- There is a lot of information available on the “networking basics.” But there are ways to build a wider variety of deeper connections.
- To optimize your networking opportunities as a therapist, collaborate with others, chat over coffee, offer added value, streamline your processes and create new opportunities for yourself and others.
Networking is valued by business professionals across all fields. As therapists, we are not exempted from this practice if we want to build strong professional networks on which we can lean.
In fact, it is my belief that professionals are only as strong as the professional networks they have built. It is important to be able to reach out for support, guidance and brainstorming.
But more important than that, having a strong professional network reduces the chances of isolation. When you have many strong professional relationships with others, you are giving yourself the tools to connect when it means the most.
As this is my experience with networking, I started building more diverse and deeper relationships with other professionals as soon as I opened my private practice. This process has taken many forms.
At first, it consisted of sending emails to professionals in my network about my new professional endeavours. It gradually morphed into reaching out to professional mentors and close connections for guidance and advice.
My latest networking endeavour was a stranger one. I reached out to thirty other mental health professionals working with individuals affected by illness to ask them one question: What is the one thing you wish your clients affected by illness knew?
I received about 10 emails back—with professionals sharing their wisdom and their practices. This enabled me to compile their valuable insights in this blog post.
This turned out to be quite an interesting way to network with like-minded professionals, as had been suggested by Pat Flynn from whom I had heard of this activity. I had quite a few great conversations with professionals as a result of this activity.
There are important things I keep in mind when networking, otherwise known as the networking basics many of us know. But here are 5 ways I optimize my networking opportunities as a therapist.
1_Collaborate With Other Professionals
As I already alluded to in the introduction, collaborating with other professionals is one of my favourite ways to build stronger connections. In doing so, I make sure that the collaboration is profitable for both parties, and as often as possible, more profitable for the professional I am wanting to collaborate with more than for myself.
In this moment, my mind is running with many ideas for possible collaborations—blog posts, e-books, webinars, and presentations. It truly makes networking more fun! It also creates opportunities for you to have new “co-workers” during the time of the collaboration.
2_Chat Over Coffee In-person (or Virtually)
Taking the time to reach out to another professional, inviting them for coffee, establishing a plan for the meet-up and enjoying some time chatting with them hints to two things. First, you value this person as a professional and human being given the time you are investing in the process. And, second, you see the worth in having honest and deep conversations as professionals, and therefore developing stronger relationships.
For me, investing time into chats with other professionals allows me to build deeper relationships with them. As a solo practitioner, it means developing professional friendships similar to those you would build with co-workers.
3_Provide Value to Others
Like I mentioned in my first point, focusing on adding value to the professionals you are networking with is a must to ensure that you are building strong connections. The value that is brought forward will look very different depending on the context and the professional. It could include, but is not limited to, giving them access to your own network, introducing them to potential clients, and giving them information.
By focusing on the value that you can offer, you are making it almost certain that you will find value in the networking opportunity as well.
4_Streamline Your Connection Processes
The main way that you make professional connections are through referrals and individual in-person or virtual chats. What I have found is that you can easily get overwhelmed with trying to manage the professional connections are you making. Especially if you are making many connections in a short amount of time.
This is why it is very important to streamline some processes for you to record your connections as well as to facilitate future connections. For example, having an easy process for other professionals to refer clients to you is a great way to optimize the chance of making a connection with them.
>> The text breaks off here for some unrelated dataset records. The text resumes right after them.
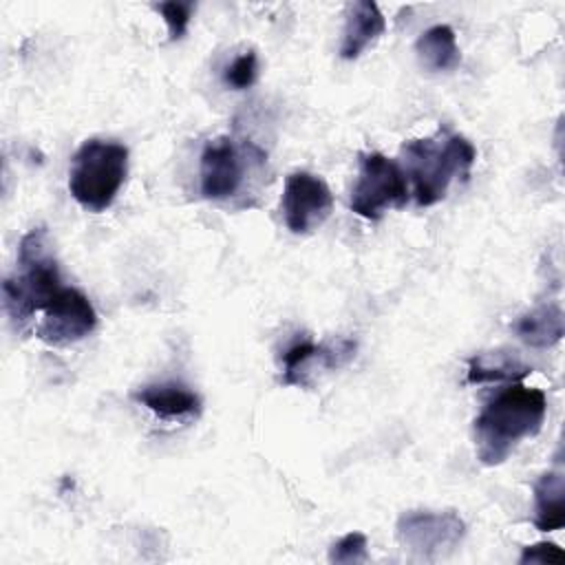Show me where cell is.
<instances>
[{"mask_svg": "<svg viewBox=\"0 0 565 565\" xmlns=\"http://www.w3.org/2000/svg\"><path fill=\"white\" fill-rule=\"evenodd\" d=\"M386 29V20L380 7L371 0H358L349 4L347 22L340 42V57L355 60L360 57Z\"/></svg>", "mask_w": 565, "mask_h": 565, "instance_id": "obj_12", "label": "cell"}, {"mask_svg": "<svg viewBox=\"0 0 565 565\" xmlns=\"http://www.w3.org/2000/svg\"><path fill=\"white\" fill-rule=\"evenodd\" d=\"M331 563H362L366 561V536L362 532H349L338 539L329 550Z\"/></svg>", "mask_w": 565, "mask_h": 565, "instance_id": "obj_19", "label": "cell"}, {"mask_svg": "<svg viewBox=\"0 0 565 565\" xmlns=\"http://www.w3.org/2000/svg\"><path fill=\"white\" fill-rule=\"evenodd\" d=\"M64 289L44 227L29 230L18 243V267L2 282V307L18 331L44 311Z\"/></svg>", "mask_w": 565, "mask_h": 565, "instance_id": "obj_2", "label": "cell"}, {"mask_svg": "<svg viewBox=\"0 0 565 565\" xmlns=\"http://www.w3.org/2000/svg\"><path fill=\"white\" fill-rule=\"evenodd\" d=\"M415 53L419 64L430 73L452 71L461 60L455 31L448 24H435L426 29L415 42Z\"/></svg>", "mask_w": 565, "mask_h": 565, "instance_id": "obj_16", "label": "cell"}, {"mask_svg": "<svg viewBox=\"0 0 565 565\" xmlns=\"http://www.w3.org/2000/svg\"><path fill=\"white\" fill-rule=\"evenodd\" d=\"M547 413L541 388L512 382L475 419V448L483 466H499L525 437H534Z\"/></svg>", "mask_w": 565, "mask_h": 565, "instance_id": "obj_1", "label": "cell"}, {"mask_svg": "<svg viewBox=\"0 0 565 565\" xmlns=\"http://www.w3.org/2000/svg\"><path fill=\"white\" fill-rule=\"evenodd\" d=\"M530 373V366L519 358L516 351L497 349L479 353L468 360V384L483 382H519Z\"/></svg>", "mask_w": 565, "mask_h": 565, "instance_id": "obj_14", "label": "cell"}, {"mask_svg": "<svg viewBox=\"0 0 565 565\" xmlns=\"http://www.w3.org/2000/svg\"><path fill=\"white\" fill-rule=\"evenodd\" d=\"M402 157L404 174L413 181L415 203L428 207L446 196L457 177L470 174L477 150L463 135L439 130L435 137L406 141Z\"/></svg>", "mask_w": 565, "mask_h": 565, "instance_id": "obj_3", "label": "cell"}, {"mask_svg": "<svg viewBox=\"0 0 565 565\" xmlns=\"http://www.w3.org/2000/svg\"><path fill=\"white\" fill-rule=\"evenodd\" d=\"M135 399L143 404L159 419H194L201 415V397L179 382L148 384L135 393Z\"/></svg>", "mask_w": 565, "mask_h": 565, "instance_id": "obj_11", "label": "cell"}, {"mask_svg": "<svg viewBox=\"0 0 565 565\" xmlns=\"http://www.w3.org/2000/svg\"><path fill=\"white\" fill-rule=\"evenodd\" d=\"M42 313L44 318L35 327V335L53 347L79 342L97 324L95 307L88 296L75 287H64Z\"/></svg>", "mask_w": 565, "mask_h": 565, "instance_id": "obj_9", "label": "cell"}, {"mask_svg": "<svg viewBox=\"0 0 565 565\" xmlns=\"http://www.w3.org/2000/svg\"><path fill=\"white\" fill-rule=\"evenodd\" d=\"M466 523L455 510H408L397 519L399 545L419 561H437L450 554L463 539Z\"/></svg>", "mask_w": 565, "mask_h": 565, "instance_id": "obj_7", "label": "cell"}, {"mask_svg": "<svg viewBox=\"0 0 565 565\" xmlns=\"http://www.w3.org/2000/svg\"><path fill=\"white\" fill-rule=\"evenodd\" d=\"M265 163V152L252 141L216 137L205 143L199 161L201 194L212 201H225L241 192L245 177Z\"/></svg>", "mask_w": 565, "mask_h": 565, "instance_id": "obj_5", "label": "cell"}, {"mask_svg": "<svg viewBox=\"0 0 565 565\" xmlns=\"http://www.w3.org/2000/svg\"><path fill=\"white\" fill-rule=\"evenodd\" d=\"M534 525L554 532L565 525V479L561 472H543L534 483Z\"/></svg>", "mask_w": 565, "mask_h": 565, "instance_id": "obj_15", "label": "cell"}, {"mask_svg": "<svg viewBox=\"0 0 565 565\" xmlns=\"http://www.w3.org/2000/svg\"><path fill=\"white\" fill-rule=\"evenodd\" d=\"M154 9L163 15L166 24H168V38L174 42V40H181L188 31V24H190V18L196 9L194 2H181V0H170V2H159L154 4Z\"/></svg>", "mask_w": 565, "mask_h": 565, "instance_id": "obj_18", "label": "cell"}, {"mask_svg": "<svg viewBox=\"0 0 565 565\" xmlns=\"http://www.w3.org/2000/svg\"><path fill=\"white\" fill-rule=\"evenodd\" d=\"M563 309L556 302L539 305L514 322V333L534 349H547L563 338Z\"/></svg>", "mask_w": 565, "mask_h": 565, "instance_id": "obj_13", "label": "cell"}, {"mask_svg": "<svg viewBox=\"0 0 565 565\" xmlns=\"http://www.w3.org/2000/svg\"><path fill=\"white\" fill-rule=\"evenodd\" d=\"M256 77H258V57L254 51H245V53L236 55L223 71L225 86H230L234 90H245V88L254 86Z\"/></svg>", "mask_w": 565, "mask_h": 565, "instance_id": "obj_17", "label": "cell"}, {"mask_svg": "<svg viewBox=\"0 0 565 565\" xmlns=\"http://www.w3.org/2000/svg\"><path fill=\"white\" fill-rule=\"evenodd\" d=\"M408 203V179L397 161L382 152L360 154V172L351 190V210L369 221H377L391 207Z\"/></svg>", "mask_w": 565, "mask_h": 565, "instance_id": "obj_6", "label": "cell"}, {"mask_svg": "<svg viewBox=\"0 0 565 565\" xmlns=\"http://www.w3.org/2000/svg\"><path fill=\"white\" fill-rule=\"evenodd\" d=\"M353 351L355 344L351 340H338L333 344H313L311 340L296 342L282 353V382L289 386H307V375L311 373L313 362L335 369L344 364Z\"/></svg>", "mask_w": 565, "mask_h": 565, "instance_id": "obj_10", "label": "cell"}, {"mask_svg": "<svg viewBox=\"0 0 565 565\" xmlns=\"http://www.w3.org/2000/svg\"><path fill=\"white\" fill-rule=\"evenodd\" d=\"M565 561V552L556 545V543H536V545H527L521 552L519 563H563Z\"/></svg>", "mask_w": 565, "mask_h": 565, "instance_id": "obj_20", "label": "cell"}, {"mask_svg": "<svg viewBox=\"0 0 565 565\" xmlns=\"http://www.w3.org/2000/svg\"><path fill=\"white\" fill-rule=\"evenodd\" d=\"M280 207L289 232L309 234L329 218L333 194L324 179L307 170H296L285 179Z\"/></svg>", "mask_w": 565, "mask_h": 565, "instance_id": "obj_8", "label": "cell"}, {"mask_svg": "<svg viewBox=\"0 0 565 565\" xmlns=\"http://www.w3.org/2000/svg\"><path fill=\"white\" fill-rule=\"evenodd\" d=\"M128 174V148L119 141H84L68 168L71 196L90 212H104L113 205Z\"/></svg>", "mask_w": 565, "mask_h": 565, "instance_id": "obj_4", "label": "cell"}]
</instances>
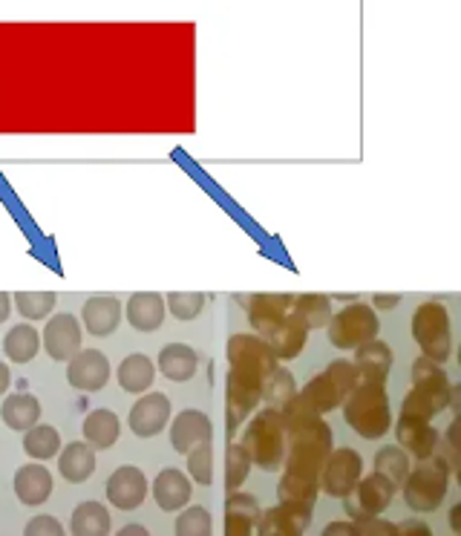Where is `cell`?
I'll return each instance as SVG.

5_Create Opportunities for Connections
There are many ways to connect with professionals in today’s world, in both the virtual and live formats. Opportunities include sending emails or calling, hosting webinars or presentations, and writing blog posts or short e-books.
The important piece is not really in the details of the opportunity itself. It is more important to focus on the opportunities you can create for yourself. As a professional wanting to network, you cannot wait for opportunities to be presented to you. Rather, you need to proactively search and create these opportunities for yourself and others.
At the end of the day, I remind myself that it is always worth reaching out to other professionals. This process will always provide me with an opportunity for learning and growth, and, in many instances, for building new or deepening old connections with other professionals.